Displaying My Passion for Education and Social Justice
SCHOOLS | March 25, 2022
Displaying My Passion for Education and Social Justice

By Ms. Anna Lane, History Teacher at Kelly College Prep


I am, first and foremost, an anti-racist teacher. I approach history through a critical lens and center the stories of individuals in our country who have been oppressed. I want my students to understand why we are where we are right now and analyze the societal structures that are in place. For whom were they built? Why were they built that way? And have we challenged them? 

Some people believe that education should be apolitical, but I don’t think that is possible. We all have our biases. We all have our opinions.
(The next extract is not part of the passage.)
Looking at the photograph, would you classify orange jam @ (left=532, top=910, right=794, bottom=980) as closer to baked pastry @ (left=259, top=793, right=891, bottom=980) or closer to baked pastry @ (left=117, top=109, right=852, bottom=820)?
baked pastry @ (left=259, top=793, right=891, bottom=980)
And the voices you bring to the forefront of your classroom are inherently political. You cannot just stand on the sidelines as an educator. You need to draw your own conclusions. 

I’ve known that I wanted to be a teacher since I was in the second grade. I’ve always had a passion for teaching, and my high school teachers inspired me to become a history teacher specifically. That passion hasn’t wavered; I’ve been teaching at Kelly for the past 20 years. 

I’ve built a lot of relationships over the past two decades, and my colleagues and students have seen the passion that I have for social justice firsthand. I love to work within the Brighton Park Community because it’s mere blocks from where I grew up in Back of the Yards. I like to think that I give a lot of myself to my community—not just in my classroom, but also with the solidarity work that I do. 

My overarching belief in everything that I do is that everyone deserves compassion and kindness. I try to model that behavior for my students on a daily basis. Not everyone may be from my cultural group or speak my language or practice my traditions, but they are still my brothers and sisters. Everyone deserves to be uplifted and treated with respect. 

We have been through so much over the past two years, and I want my students and colleagues to know that their feelings are legitimate. Teaching is a difficult profession, but if you have the passion for the work, you know what you need to do to move forward. 

My passion drives me to teach from a place of love. If you don’t love the students who are in front of you—their stories, their culture, and their traditions—it is very difficult to reach them. 

My students may not remember every date or battle from the Civil War, but they are going to remember that I cared. 

By teaching through the lens of anti-racism, I’m teaching truth to power. While some of these truths may be uncomfortable, I’m making sure to uplift the voices that need to be uplifted. And, at the same time, I’m showing my students that we still have a long way to go. There are so many struggles out there that are worth fighting for. 

My students are worth fighting for. 

Ms. Lane is one of the District’s 13 finalists for the Golden Apple Award for Excellence in Teaching. She admits that she struggled with imposter syndrome near the beginning of her career, but she knows this recognition is just the latest sign that she is making a difference in her classroom.